→ **SHORT EXERCISE**
Here are records with pictures in them. Copy all of them exactly and leave the pictures out.

→ **SUPPLIED INFORMATION**
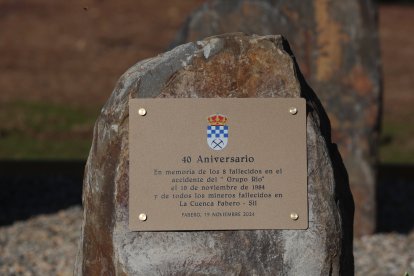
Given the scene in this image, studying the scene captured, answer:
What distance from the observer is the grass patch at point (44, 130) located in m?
11.0

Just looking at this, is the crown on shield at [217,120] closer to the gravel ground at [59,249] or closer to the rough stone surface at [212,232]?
the rough stone surface at [212,232]

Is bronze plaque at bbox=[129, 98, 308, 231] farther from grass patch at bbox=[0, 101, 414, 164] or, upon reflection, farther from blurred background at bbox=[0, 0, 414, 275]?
grass patch at bbox=[0, 101, 414, 164]

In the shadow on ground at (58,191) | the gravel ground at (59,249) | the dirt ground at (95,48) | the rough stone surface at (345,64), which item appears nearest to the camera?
the gravel ground at (59,249)

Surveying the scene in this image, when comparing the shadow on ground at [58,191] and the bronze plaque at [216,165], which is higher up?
the shadow on ground at [58,191]

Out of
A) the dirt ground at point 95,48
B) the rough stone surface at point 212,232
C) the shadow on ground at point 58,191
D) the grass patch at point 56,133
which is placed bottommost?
the rough stone surface at point 212,232

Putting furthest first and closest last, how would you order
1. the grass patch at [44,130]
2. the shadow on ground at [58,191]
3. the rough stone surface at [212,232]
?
the grass patch at [44,130], the shadow on ground at [58,191], the rough stone surface at [212,232]

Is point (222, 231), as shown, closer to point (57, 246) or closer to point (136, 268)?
point (136, 268)

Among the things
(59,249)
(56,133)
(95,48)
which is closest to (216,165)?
(59,249)

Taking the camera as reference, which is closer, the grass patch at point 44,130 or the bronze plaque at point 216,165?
the bronze plaque at point 216,165

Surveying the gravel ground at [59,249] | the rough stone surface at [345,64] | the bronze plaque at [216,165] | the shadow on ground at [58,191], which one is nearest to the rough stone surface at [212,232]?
the bronze plaque at [216,165]

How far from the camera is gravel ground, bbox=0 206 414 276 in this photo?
6.77 metres

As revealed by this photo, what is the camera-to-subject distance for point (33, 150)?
36.3ft

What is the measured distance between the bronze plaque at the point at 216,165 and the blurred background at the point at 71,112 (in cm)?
256

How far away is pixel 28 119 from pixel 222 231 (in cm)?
834
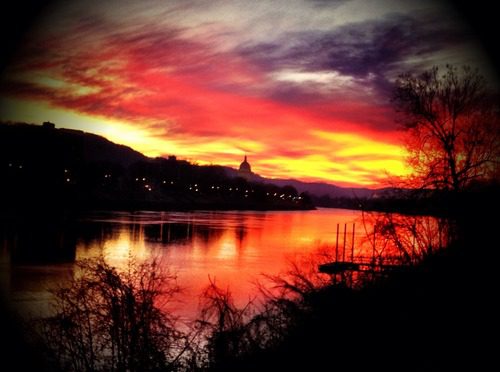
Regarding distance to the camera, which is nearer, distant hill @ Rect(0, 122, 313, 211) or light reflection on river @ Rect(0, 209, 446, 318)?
light reflection on river @ Rect(0, 209, 446, 318)

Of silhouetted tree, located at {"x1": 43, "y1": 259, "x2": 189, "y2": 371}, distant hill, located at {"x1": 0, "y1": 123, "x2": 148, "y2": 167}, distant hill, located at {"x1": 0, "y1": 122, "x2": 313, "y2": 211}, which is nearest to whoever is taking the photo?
silhouetted tree, located at {"x1": 43, "y1": 259, "x2": 189, "y2": 371}

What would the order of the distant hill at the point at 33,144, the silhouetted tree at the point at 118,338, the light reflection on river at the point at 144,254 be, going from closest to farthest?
the silhouetted tree at the point at 118,338, the light reflection on river at the point at 144,254, the distant hill at the point at 33,144

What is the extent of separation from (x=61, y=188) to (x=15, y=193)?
14.7 m

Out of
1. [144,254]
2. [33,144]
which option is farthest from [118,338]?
[33,144]

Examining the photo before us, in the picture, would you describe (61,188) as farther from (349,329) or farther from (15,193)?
(349,329)

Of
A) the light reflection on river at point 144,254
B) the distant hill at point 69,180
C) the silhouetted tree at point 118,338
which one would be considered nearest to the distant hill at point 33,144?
the distant hill at point 69,180

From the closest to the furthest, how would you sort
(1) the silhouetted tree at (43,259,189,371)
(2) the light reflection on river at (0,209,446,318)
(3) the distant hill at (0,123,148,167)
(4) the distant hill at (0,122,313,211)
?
1. (1) the silhouetted tree at (43,259,189,371)
2. (2) the light reflection on river at (0,209,446,318)
3. (4) the distant hill at (0,122,313,211)
4. (3) the distant hill at (0,123,148,167)

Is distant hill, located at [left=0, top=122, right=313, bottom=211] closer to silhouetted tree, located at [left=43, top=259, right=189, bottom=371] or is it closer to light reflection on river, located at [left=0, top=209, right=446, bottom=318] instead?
light reflection on river, located at [left=0, top=209, right=446, bottom=318]

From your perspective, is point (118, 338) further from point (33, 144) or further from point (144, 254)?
point (33, 144)

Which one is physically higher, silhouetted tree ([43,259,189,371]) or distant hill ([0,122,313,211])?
distant hill ([0,122,313,211])

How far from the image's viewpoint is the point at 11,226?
1889 inches

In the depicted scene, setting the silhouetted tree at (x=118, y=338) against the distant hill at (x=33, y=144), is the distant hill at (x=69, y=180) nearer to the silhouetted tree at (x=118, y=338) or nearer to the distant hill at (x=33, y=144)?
the distant hill at (x=33, y=144)

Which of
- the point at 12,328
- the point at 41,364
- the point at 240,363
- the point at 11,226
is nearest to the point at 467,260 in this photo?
the point at 240,363

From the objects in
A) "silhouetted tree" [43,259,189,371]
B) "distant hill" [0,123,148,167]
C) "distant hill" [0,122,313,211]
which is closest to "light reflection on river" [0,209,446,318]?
"silhouetted tree" [43,259,189,371]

→ **REPLY**
Given the scene in this image, studying the scene captured, answer:
What distance from the observer is the grass patch at point (44, 130) located in m?
11.0

Just looking at this, is the crown on shield at [217,120] closer to the gravel ground at [59,249] or closer to the rough stone surface at [212,232]?
the rough stone surface at [212,232]

Is bronze plaque at bbox=[129, 98, 308, 231] farther from grass patch at bbox=[0, 101, 414, 164] or, upon reflection, farther from blurred background at bbox=[0, 0, 414, 275]?
grass patch at bbox=[0, 101, 414, 164]

In the shadow on ground at (58,191) | the gravel ground at (59,249) | the dirt ground at (95,48) | the rough stone surface at (345,64), which item appears nearest to the camera?
the gravel ground at (59,249)

Surveying the scene in this image, when comparing the shadow on ground at [58,191] and the bronze plaque at [216,165], which is higher up?
the shadow on ground at [58,191]

Out of
A) the dirt ground at point 95,48
B) the rough stone surface at point 212,232
C) the shadow on ground at point 58,191
D) the grass patch at point 56,133
which is placed bottommost?
the rough stone surface at point 212,232

Putting furthest first and closest last, how would you order
1. the grass patch at [44,130]
2. the shadow on ground at [58,191]
3. the rough stone surface at [212,232]
?
the grass patch at [44,130], the shadow on ground at [58,191], the rough stone surface at [212,232]

Is point (222, 231), as shown, closer to point (57, 246) or closer to point (136, 268)?
point (136, 268)

Among the things
(59,249)
(56,133)
(95,48)
which is closest to (216,165)?
(59,249)

Taking the camera as reference, which is closer, the grass patch at point 44,130 or the bronze plaque at point 216,165?
the bronze plaque at point 216,165

Surveying the gravel ground at [59,249] | the rough stone surface at [345,64] | the bronze plaque at [216,165] | the shadow on ground at [58,191], which one is nearest to the rough stone surface at [212,232]?
the bronze plaque at [216,165]

How far from the camera is gravel ground, bbox=0 206 414 276 in this photo?
6.77 metres

As revealed by this photo, what is the camera-to-subject distance for point (33, 150)?
36.3ft

What is the measured distance between the bronze plaque at the point at 216,165 and the blurred background at the point at 71,112 (in cm)?
256

How far away is pixel 28 119 from pixel 222 231 (in cm)?
834
Regarding distance to the camera, which is nearer, distant hill @ Rect(0, 122, 313, 211) or light reflection on river @ Rect(0, 209, 446, 318)?
light reflection on river @ Rect(0, 209, 446, 318)

Of silhouetted tree, located at {"x1": 43, "y1": 259, "x2": 189, "y2": 371}, distant hill, located at {"x1": 0, "y1": 123, "x2": 148, "y2": 167}, distant hill, located at {"x1": 0, "y1": 122, "x2": 313, "y2": 211}, which is nearest to whoever is taking the photo?
silhouetted tree, located at {"x1": 43, "y1": 259, "x2": 189, "y2": 371}

What would the order of the distant hill at the point at 33,144, the silhouetted tree at the point at 118,338, the light reflection on river at the point at 144,254 be, going from closest to farthest?
the silhouetted tree at the point at 118,338, the light reflection on river at the point at 144,254, the distant hill at the point at 33,144

What is the extent of separation from (x=61, y=188) to (x=15, y=193)?
14.7 m

Out of
1. [144,254]
2. [33,144]
which option is farthest from [118,338]?
[33,144]

Examining the photo before us, in the picture, would you describe (61,188) as farther from (349,329) or farther from (15,193)?
(349,329)

Of
A) the light reflection on river at point 144,254
B) the distant hill at point 69,180
C) the silhouetted tree at point 118,338
which one would be considered nearest to the distant hill at point 33,144?
the distant hill at point 69,180

From the closest to the furthest, how would you sort
(1) the silhouetted tree at (43,259,189,371)
(2) the light reflection on river at (0,209,446,318)
(3) the distant hill at (0,123,148,167)
(4) the distant hill at (0,122,313,211)
?
1. (1) the silhouetted tree at (43,259,189,371)
2. (2) the light reflection on river at (0,209,446,318)
3. (4) the distant hill at (0,122,313,211)
4. (3) the distant hill at (0,123,148,167)

Is distant hill, located at [left=0, top=122, right=313, bottom=211] closer to silhouetted tree, located at [left=43, top=259, right=189, bottom=371] or is it closer to light reflection on river, located at [left=0, top=209, right=446, bottom=318] instead?
light reflection on river, located at [left=0, top=209, right=446, bottom=318]

From your perspective, is point (118, 338) further from point (33, 144) or further from point (144, 254)?
point (33, 144)

Which one is physically higher, silhouetted tree ([43,259,189,371]) or distant hill ([0,122,313,211])?
distant hill ([0,122,313,211])

How far from the image's viewpoint is the point at 11,226?
1889 inches

In the depicted scene, setting the silhouetted tree at (x=118, y=338) against the distant hill at (x=33, y=144), is the distant hill at (x=69, y=180) nearer to the silhouetted tree at (x=118, y=338) or nearer to the distant hill at (x=33, y=144)?
the distant hill at (x=33, y=144)

Which of
- the point at 12,328
- the point at 41,364
- the point at 240,363
- the point at 11,226
is nearest to the point at 467,260 in this photo?
the point at 240,363

From the objects in
A) "silhouetted tree" [43,259,189,371]
B) "distant hill" [0,123,148,167]
C) "distant hill" [0,122,313,211]
which is closest to "light reflection on river" [0,209,446,318]?
"silhouetted tree" [43,259,189,371]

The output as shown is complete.